President Barack Obama will seek to obtain a one-year extension on the current interest rate on federal student loans in Congress before the rates double to 6.8 percent July 1.
The increased interest rates could have dramatic effects on financial aid and students’ ability to repay their tuition.
“I’ve always believed that we should be doing everything we can to put our education in reach for every American student,” Obama said in a conference call to student journalists. “In America, higher education can’t be a luxury. It’s an economic imperative that every family [must] be able to afford.”
It is necessary for Congress to extend the current interest rates on student loans because higher education must continue to be within the economic means of every American, Obama said.
Cecilia Muñoz, an assistant to the president and director of the White House Domestic Policy Council, said in a press conference that extending the current interest rate on student loans would be helpful in maintaining high levels of employment and income within the nation.
“We know that students who complete a college education earn twice that of what people who don’t have a college education earn,” Muñoz said. “Ultimately, the best way to grow the economy, make sure we have the best prepared workers to compete in the global economy and to make sure that a college education is affordable is to ensure the student loan rate doesn’t double this July.”
Muñoz also said the one-year extension would only be a short-term solution and Congress would need to pass additional legislation in the future to ensure students pay low interest rates on their student loans.
“In the Congress, in the short-term, we want a one-year stop gap effort, but we intend to use that year — assuming we are successful — to make sure we have a robust conversation about higher education in the Congress that includes keeping interest rates low,” Muñoz said.
Roberto Rodríguez, special assistant to the president for education policy, said the Obama administration has created other new pieces of legislation to assist students in financing higher education.

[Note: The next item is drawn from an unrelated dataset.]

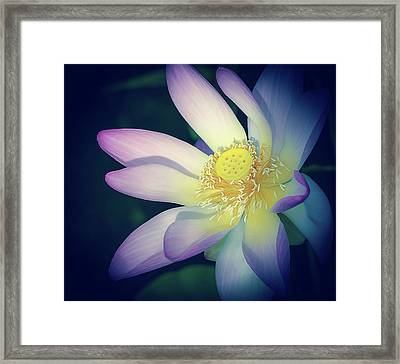 Framed Print featuring the photograph Evening Lotus  by Julie Palencia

“Last fall, the president announced an expansion on the income-based repayment program,” Rodríguez said. “This option will enable students to cap their student monthly payments on their loans to 10 percent of their monthly income, and students that work and maintain those repayments after 20 years would have that loans’ debt forgiven.”
Alex Kludjian, public relations director of USC College Republicans, said even though this move might be popular among students who receive federal student loans, it could also be fiscally irresponsible.
“You can’t just get money from the government and then not pay it back without there being some fiscal impact,” Kludjian said. “Students would obviously welcome this decision, but [one must] ask if this is actually fiscally responsible.”